▸ CONSEGNA A
Trascrivi dal brano proposto il tratto che va da "L’intervento della Polizia" fino a "per la carneficina.".
▸ CONSEGNA B
Nel brano sul duplice omicidio, chi si rivelò il testimone chiave delle indagini?

▸ BRANO PROPOSTO
──────
La vendita avrebbe portato loro tanti soldi da stare tranquille per un bel po’.
L’aggressione
Le sorelle Cataldi tentarono di farsi consegnare del denaro, Angela rifiutò minacciando di denunciarle, di contro la immobilizzarono sul divano, poi iniziarono a picchiarla selvaggiamente finché Lidia non estrasse un coltello da cucina che si era portata dietro (elemento che durante il processo convalidò la tesi dell’omicidio volontario) e le tagliò la gola.
L’ultimo sfregio alla donna che si era tanto prodigata per loro. Il tutto si compi davanti al piccolo Gianni che piangeva e urlava disperato. Le due per paura che il bambino potesse riconoscerle e testimoniare, cosa alquanto improbabile considerata l’età, lo portarono in bagno, Lidia in piena furia omicida lo sgozzò, tagliandogli la parte posteriore della testa e lo depose nella vasca da bagno.
Franca si ferì la mano nel vano tentativo di strappare il coltello dalle mani della sorella, l’unico spiraglio di umanità in tanta ferocia. Ma fu tutto vano.
A questo punto iniziarono a riempire due valigie con gli oggetti di valore e le due pellicce, poi fuggirono lasciando le porta socchiusa e gettando il coltello nei pressi della Piazza.
Intorno alle 10,20 Enrico Ponti si recò a casa di sua cugina Angela Burrucca. Quando giunse sul pianerottolo dell’appartamento, Ponti si insospettì vedendo la porta d’ingresso dell’abitazione accostata.
Entrò in casa e sul divano del salotto, scoprì con il cadavere di Angela. Aveva il volto coperto da un drappo rosso, intriso di sangue.
Intorno, evidenti tracce di una furiosa colluttazione. In bagno, all’interno della vasca, Ponti rinvenne poi il cadavere del bambino, anch’esso con la gola profondamente lacerata, la testa quasi del tutto recisa dal collo.
Il portiere dello stabile, immediatamente informato del duplice omicidio, chiamò la Polizia.
L’intervento della Polizia
Le forze dell’ordine accorsero sul posto intorno alle 10.45. Qui furono raggiunti poco dopo dal Dottor Marrocco della Squadra Mobile e dai suoi collaboratori.
Iniziarono subito a indagare e interrogarono Cesare Betti, portiere dello stabile, che si rivelò poi il testimone chiave. L’uomo dichiarò di aver visto due ragazze scendere velocemente le scale, le conosceva bene perché frequentavano abitualmente la vittima: erano le sorelle Cataldi.
Non essendo due assassine di professione, vennero notate da molti durante la fuga. Le due vennero trovate un paio di ore dopo in Piazza della Repubblica, erano ferme al capolinea della corriera per Cesano.
Poco dopo in un cespuglio venne rinvenuto anche il coltello usato per la carneficina.
Le sorelle Cataldi messe alle strette confessarono tutto: dall’ennesima richiesta di solti fatta a Angela, al suo rifiuto, dal pestaggio al suo omicidio e a quello del piccolo Gianni.
──────
▸ MATERIALE DI PARTENZA
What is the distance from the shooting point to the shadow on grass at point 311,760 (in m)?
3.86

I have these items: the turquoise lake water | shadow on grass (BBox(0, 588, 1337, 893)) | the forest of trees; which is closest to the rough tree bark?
──────
▸ SOLUZIONE COMPLETA A
L’intervento della Polizia
Le forze dell’ordine accorsero sul posto intorno alle 10.45. Qui furono raggiunti poco dopo dal Dottor Marrocco della Squadra Mobile e dai suoi collaboratori.
Iniziarono subito a indagare e interrogarono Cesare Betti, portiere dello stabile, che si rivelò poi il testimone chiave. L’uomo dichiarò di aver visto due ragazze scendere velocemente le scale, le conosceva bene perché frequentavano abitualmente la vittima: erano le sorelle Cataldi.
Non essendo due assassine di professione, vennero notate da molti durante la fuga. Le due vennero trovate un paio di ore dopo in Piazza della Repubblica, erano ferme al capolinea della corriera per Cesano.
Poco dopo in un cespuglio venne rinvenuto anche il coltello usato per la carneficina.

▸ SOLUZIONE COMPLETA B
Cesare Betti, il portiere dello stabile.